Databricks Workflows: What the Jobs UI Became When It Grew Up

Databricks renamed Jobs to Workflows last year, and the UI redesign that came with it reflects something more fundamental: the platform has a real pipeline orchestration story now, not just a job scheduler. If you're still scheduling individual notebooks as separate jobs and managing dependencies through external orchestrators, it's worth looking at what Workflows can do natively.

What Changed from Jobs to Workflows

The old Jobs UI let you schedule a single notebook, JAR, or Python script. Multi-step pipelines required either dbutils.notebook.run() inside a driver notebook, or an external orchestrator like ADF or Airflow. Workflows changes this: you define tasks, declare dependencies between them, and Databricks executes them as a DAG. The dependency resolution, parallel execution, and failure handling are built in.

{
"name": "order_processing_workflow",
"tasks": [
{
"task_key": "ingest_orders",
"description": "Extract raw orders from SQL Server to bronze",
"notebook_task": {
"notebook_path": "/Repos/data-engineering/pipelines/01_ingest_orders",
"base_parameters": {
"processing_date": "{{ds}}",
"source_env": "prod"
}
},
"job_cluster_key": "ingest_cluster"
},
{
"task_key": "ingest_products",
"description": "Extract product catalog — runs in parallel with order ingest",
"notebook_task": {
"notebook_path": "/Repos/data-engineering/pipelines/01_ingest_products"
},
"job_cluster_key": "ingest_cluster"
},
{
"task_key": "transform_silver",
"description": "Clean and conform orders — depends on both ingest steps",
"depends_on": [
{"task_key": "ingest_orders"},
{"task_key": "ingest_products"}
],
"notebook_task": {
"notebook_path": "/Repos/data-engineering/pipelines/02_transform_orders"
},
"job_cluster_key": "transform_cluster"
},
{
"task_key": "build_gold",
"depends_on": [{"task_key": "transform_silver"}],
"notebook_task": {
"notebook_path": "/Repos/data-engineering/pipelines/03_build_gold"
},
"job_cluster_key": "transform_cluster",
"max_retries": 2,
"min_retry_interval_millis": 120000
}
],
"job_clusters": [
{
"job_cluster_key": "ingest_cluster",
"new_cluster": {
"spark_version": "10.4.x-scala2.12",
"node_type_id": "Standard_DS3_v2",
"num_workers": 2
}
},
{
"job_cluster_key": "transform_cluster",
"new_cluster": {
"spark_version": "10.4.x-scala2.12",
"node_type_id": "Standard_DS4_v2",
"num_workers": 4
}
}
]
}

Per-Task Cluster Configuration

Notice the two cluster definitions: ingest_cluster for the extraction tasks (smaller, runs in parallel) and transform_cluster for the transformation tasks (larger, handles the joins and aggregations).
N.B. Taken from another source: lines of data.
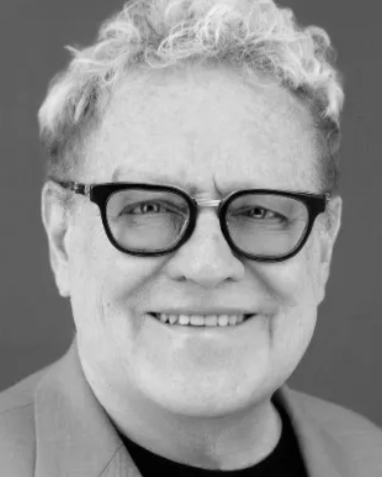 Michael Terpin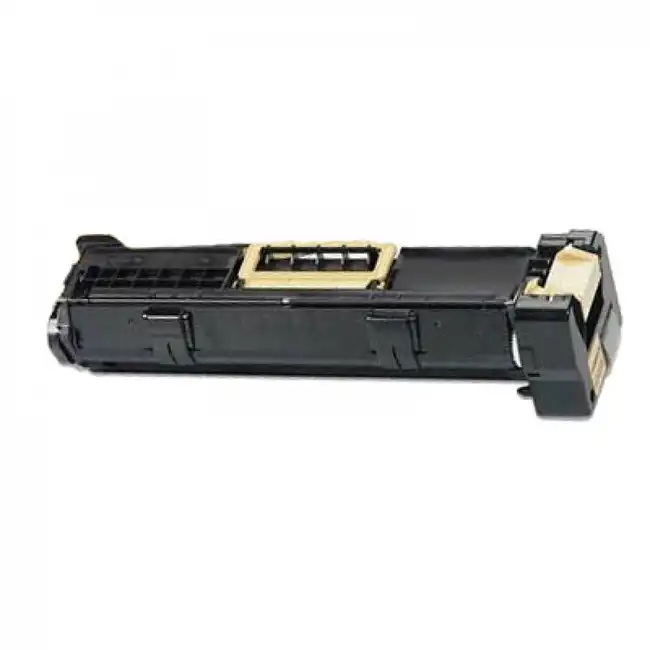 Барабан Xerox 101R00435 101R00435_nn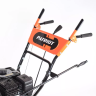 Бензиновый снегоуборщик PATRIOT PRO 650 купить в Перми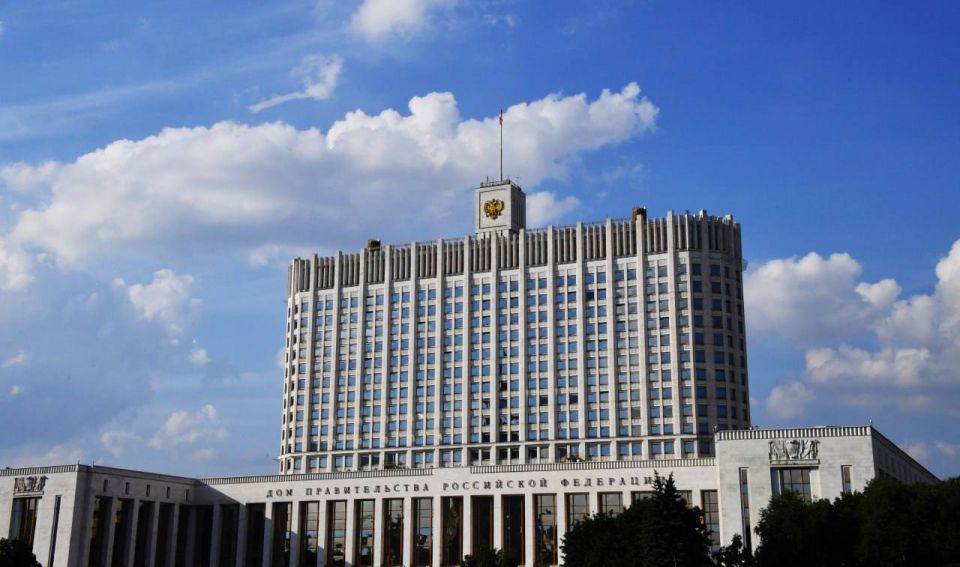 ������������� ������ �������� �������� ��������� ���������� ����������� �� 7,6%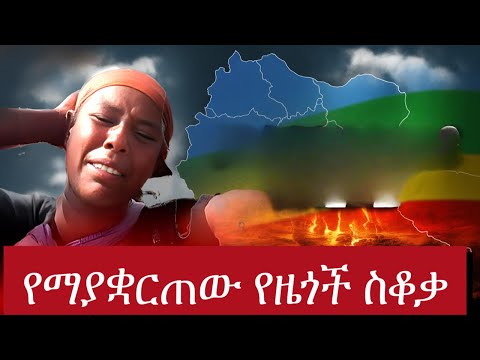 የማያቋርጠው የወለጋ ጭፍጨፋ ገዳይ አስገዳይ እና አስቻይ Oromia Buffet Oromo Amhara Buffetofideas 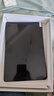 HIWENI平板电脑padPro新款ipad 4K超清大屏全面屏144Hz全网通5G高刷网课学习游戏娱乐办公 卷云灰 17pro32G运行+1TB内存+豪华礼品14英 实拍图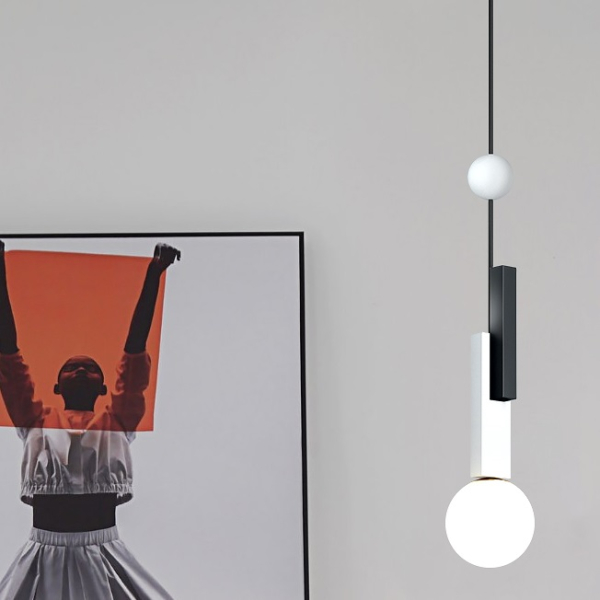 Подвесной светильник Imperium Loft Pansy 167819-26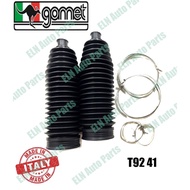 Rubber Dust Cover/rack (Termoplas) (steering boot) AUDI A3 I 1.8i 20v Turbo 1996 TT (Pair)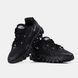 Nike Air Max DN8 Black Grey ALL21913 фото 3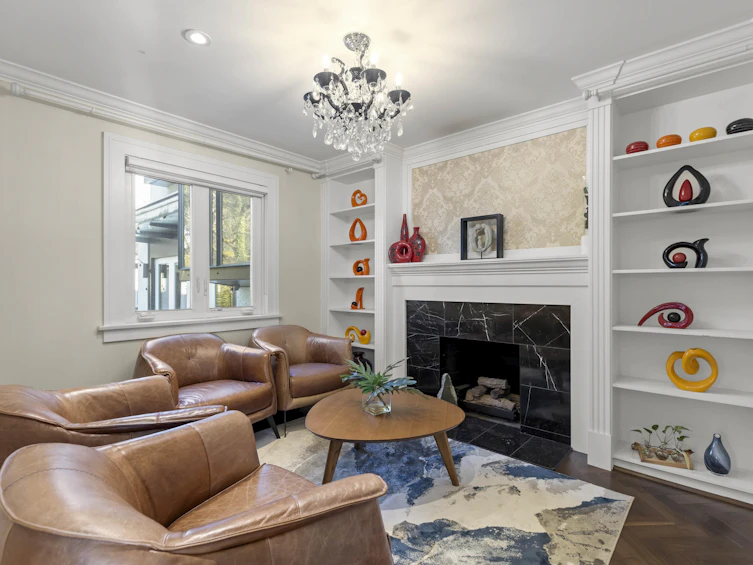 1591 Nanton Avenue, Vancouver, BC, V6J 2X3 - 12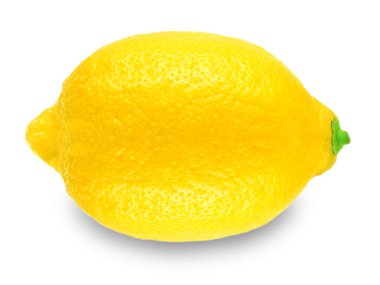 limon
Each task specifies which cluster it runs on. You're not paying for a large cluster during the ingest phase and a small cluster during the transform phase — you're right-sizing at the task level.

Conditional Execution

{
"task_key": "send_alert",
"depends_on": [
{"task_key": "build_gold", "outcome": "FAILED"}
],
"notebook_task": {
"notebook_path": "/Repos/data-engineering/pipelines/99_send_failure_alert"
},
"job_cluster_key": "ingest_cluster"
}

The outcome field on a dependency lets you build conditional paths. A task that only runs on upstream failure — send an alert, write a failure record, trigger a compensating action — is native to Workflows without any custom conditional logic in your notebooks.

When to Still Use an External Orchestrator

Workflows handles intra-Databricks orchestration well. It doesn't replace ADF or Airflow for cases where your pipeline spans multiple systems: trigger a Workflow after an ADF pipeline completes, fan out to non-Databricks compute, or coordinate across cloud boundaries. Workflows is a strong orchestrator for the Databricks workloads; use a separate orchestrator for the cross-system coordination layer. As always, I'm here to help.